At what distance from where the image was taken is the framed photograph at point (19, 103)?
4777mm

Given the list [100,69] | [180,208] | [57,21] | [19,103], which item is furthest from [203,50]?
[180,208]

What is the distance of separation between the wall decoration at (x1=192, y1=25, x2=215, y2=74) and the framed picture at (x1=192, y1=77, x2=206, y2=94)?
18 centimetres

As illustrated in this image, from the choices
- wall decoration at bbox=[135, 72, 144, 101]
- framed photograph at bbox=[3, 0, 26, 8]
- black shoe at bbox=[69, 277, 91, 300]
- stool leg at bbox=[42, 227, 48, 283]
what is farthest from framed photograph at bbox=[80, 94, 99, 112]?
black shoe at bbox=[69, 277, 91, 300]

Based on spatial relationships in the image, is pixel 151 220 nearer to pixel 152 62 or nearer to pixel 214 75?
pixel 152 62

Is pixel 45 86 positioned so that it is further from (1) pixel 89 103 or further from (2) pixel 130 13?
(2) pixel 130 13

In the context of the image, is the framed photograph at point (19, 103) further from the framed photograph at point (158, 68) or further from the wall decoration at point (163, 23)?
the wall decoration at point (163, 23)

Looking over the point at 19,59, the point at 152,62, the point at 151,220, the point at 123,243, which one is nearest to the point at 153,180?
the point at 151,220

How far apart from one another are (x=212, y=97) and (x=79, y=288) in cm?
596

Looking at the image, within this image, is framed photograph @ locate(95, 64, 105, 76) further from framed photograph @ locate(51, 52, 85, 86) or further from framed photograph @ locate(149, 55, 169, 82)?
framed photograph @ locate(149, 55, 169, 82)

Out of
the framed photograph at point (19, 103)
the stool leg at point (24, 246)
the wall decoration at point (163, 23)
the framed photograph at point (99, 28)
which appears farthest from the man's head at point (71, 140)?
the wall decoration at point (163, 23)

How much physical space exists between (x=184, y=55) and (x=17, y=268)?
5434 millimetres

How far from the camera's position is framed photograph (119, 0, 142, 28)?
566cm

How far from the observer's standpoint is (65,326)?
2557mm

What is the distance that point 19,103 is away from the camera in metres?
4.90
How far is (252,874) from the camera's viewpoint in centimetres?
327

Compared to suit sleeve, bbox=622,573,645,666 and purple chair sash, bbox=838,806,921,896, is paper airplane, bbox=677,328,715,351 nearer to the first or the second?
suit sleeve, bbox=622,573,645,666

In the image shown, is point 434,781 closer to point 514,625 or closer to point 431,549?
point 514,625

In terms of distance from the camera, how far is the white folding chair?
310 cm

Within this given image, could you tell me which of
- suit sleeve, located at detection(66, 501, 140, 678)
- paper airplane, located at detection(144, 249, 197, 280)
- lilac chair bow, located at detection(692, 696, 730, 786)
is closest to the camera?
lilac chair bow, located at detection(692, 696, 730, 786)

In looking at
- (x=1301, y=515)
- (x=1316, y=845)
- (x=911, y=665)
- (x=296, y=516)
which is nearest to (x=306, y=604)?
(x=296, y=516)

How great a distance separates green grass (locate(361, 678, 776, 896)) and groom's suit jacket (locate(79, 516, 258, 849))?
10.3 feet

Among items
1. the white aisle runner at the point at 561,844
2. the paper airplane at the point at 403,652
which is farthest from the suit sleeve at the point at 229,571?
- - - - - - -
**Exercise**
Write out every record shown above, word for word.

**Reply**
At what distance from where the image was taken is the framed photograph at point (19, 103)?
4777mm

Given the list [100,69] | [180,208] | [57,21] | [19,103], which item is furthest from [203,50]?
[180,208]

What is the distance of separation between the wall decoration at (x1=192, y1=25, x2=215, y2=74) and the framed picture at (x1=192, y1=77, x2=206, y2=94)?
18 centimetres

As illustrated in this image, from the choices
- wall decoration at bbox=[135, 72, 144, 101]
- framed photograph at bbox=[3, 0, 26, 8]
- black shoe at bbox=[69, 277, 91, 300]
- stool leg at bbox=[42, 227, 48, 283]
what is farthest from framed photograph at bbox=[80, 94, 99, 112]?
black shoe at bbox=[69, 277, 91, 300]

Based on spatial relationships in the image, is pixel 151 220 nearer to pixel 152 62 or nearer to pixel 214 75?
pixel 152 62

Is pixel 45 86 positioned so that it is further from (1) pixel 89 103 or further from (2) pixel 130 13?
(2) pixel 130 13

In the context of the image, is the framed photograph at point (19, 103) further from the framed photograph at point (158, 68) or further from the wall decoration at point (163, 23)?
the wall decoration at point (163, 23)

Looking over the point at 19,59, the point at 152,62, the point at 151,220, the point at 123,243, which one is nearest to the point at 153,180?
the point at 151,220

How far apart from one another are (x=212, y=97) and (x=79, y=288) in cm?
596

Looking at the image, within this image, is framed photograph @ locate(95, 64, 105, 76) further from framed photograph @ locate(51, 52, 85, 86) or further from framed photograph @ locate(149, 55, 169, 82)?
framed photograph @ locate(149, 55, 169, 82)

Out of
the framed photograph at point (19, 103)
the stool leg at point (24, 246)
the wall decoration at point (163, 23)
the framed photograph at point (99, 28)
which appears farthest from the man's head at point (71, 140)?
the wall decoration at point (163, 23)

How much physical space exists between (x=184, y=55) and (x=17, y=268)?
5434 millimetres

How far from the camera's position is framed photograph (119, 0, 142, 28)?
566cm

How far from the observer's standpoint is (65,326)?
2557mm

What is the distance that point 19,103 is away from the camera in metres?
4.90
How far is (252,874) from the camera's viewpoint in centimetres?
327

Compared to suit sleeve, bbox=622,573,645,666 and purple chair sash, bbox=838,806,921,896, is paper airplane, bbox=677,328,715,351 nearer to the first or the second?
suit sleeve, bbox=622,573,645,666

In the image shown, is point 434,781 closer to point 514,625 or closer to point 431,549?
point 514,625

In terms of distance from the camera, how far is the white folding chair?
310 cm

Within this given image, could you tell me which of
- suit sleeve, located at detection(66, 501, 140, 678)
- paper airplane, located at detection(144, 249, 197, 280)
- lilac chair bow, located at detection(692, 696, 730, 786)
is closest to the camera?
lilac chair bow, located at detection(692, 696, 730, 786)

In looking at
- (x=1301, y=515)
- (x=1316, y=845)
- (x=911, y=665)
- (x=296, y=516)
which is nearest to (x=306, y=604)?
(x=296, y=516)

How great a distance separates green grass (locate(361, 678, 776, 896)) and groom's suit jacket (locate(79, 516, 258, 849))?
10.3 feet

Among items
1. the white aisle runner at the point at 561,844
2. the paper airplane at the point at 403,652
which is farthest from the suit sleeve at the point at 229,571?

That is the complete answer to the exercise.